Almost a month before Monday’s hearing, Zuma dumped his legal representatives, Eric Mabuza Attorneys and advocate Muzi Sikhakhane SC.

De Lille’s dossier was handed to her by a group of concerned ANC MPs.

In the dossier, the former Cape Town mayor revealed that before the government confirmed British Aerospace as one of the preferred bidders the company bought ANC national executive committee member and the governing party’s then chief whip Tony Yengeni a Mercedes-Benz ML 320 Auto 4X4.

At the time, Yengeni’s luxury vehicle had been ordered by a representative of Daimler-Benz Aerospace AG for R307 400 through an inter-group discount scheme.

It was later sold to Yengeni in 1998 when he was chairperson of Parliament’s joint standing committee on defence for R182 500, a discount of nearly R125 000, under the false pretext that it was damaged.

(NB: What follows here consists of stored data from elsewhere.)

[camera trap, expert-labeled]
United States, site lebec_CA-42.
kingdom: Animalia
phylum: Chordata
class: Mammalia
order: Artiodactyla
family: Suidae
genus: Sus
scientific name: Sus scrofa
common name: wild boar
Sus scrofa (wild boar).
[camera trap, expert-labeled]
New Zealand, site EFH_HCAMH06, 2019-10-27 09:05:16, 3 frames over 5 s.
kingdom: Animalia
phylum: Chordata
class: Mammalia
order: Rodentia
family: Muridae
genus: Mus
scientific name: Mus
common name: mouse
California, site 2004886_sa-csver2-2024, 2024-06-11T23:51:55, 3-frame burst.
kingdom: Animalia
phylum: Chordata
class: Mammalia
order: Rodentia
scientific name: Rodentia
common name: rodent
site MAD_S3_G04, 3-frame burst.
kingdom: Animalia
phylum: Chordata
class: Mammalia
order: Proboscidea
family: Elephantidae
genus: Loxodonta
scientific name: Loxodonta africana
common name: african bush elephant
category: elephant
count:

She also accused Zuma, who was KwaZulu-Natal economic affairs and tourism MEC at the time, and his former financial adviser Schabir Shaik of being involved in arms deal corruption.

Yengeni and Shaik were both jailed for fraud.

Shaik, who was granted medical parole in 2009 on the grounds that he was terminally ill, spent two years and four months of his 15-year sentence in prison.

Yengeni spent just four months of his four-year sentence at the Malmesbury prison in the Western Cape.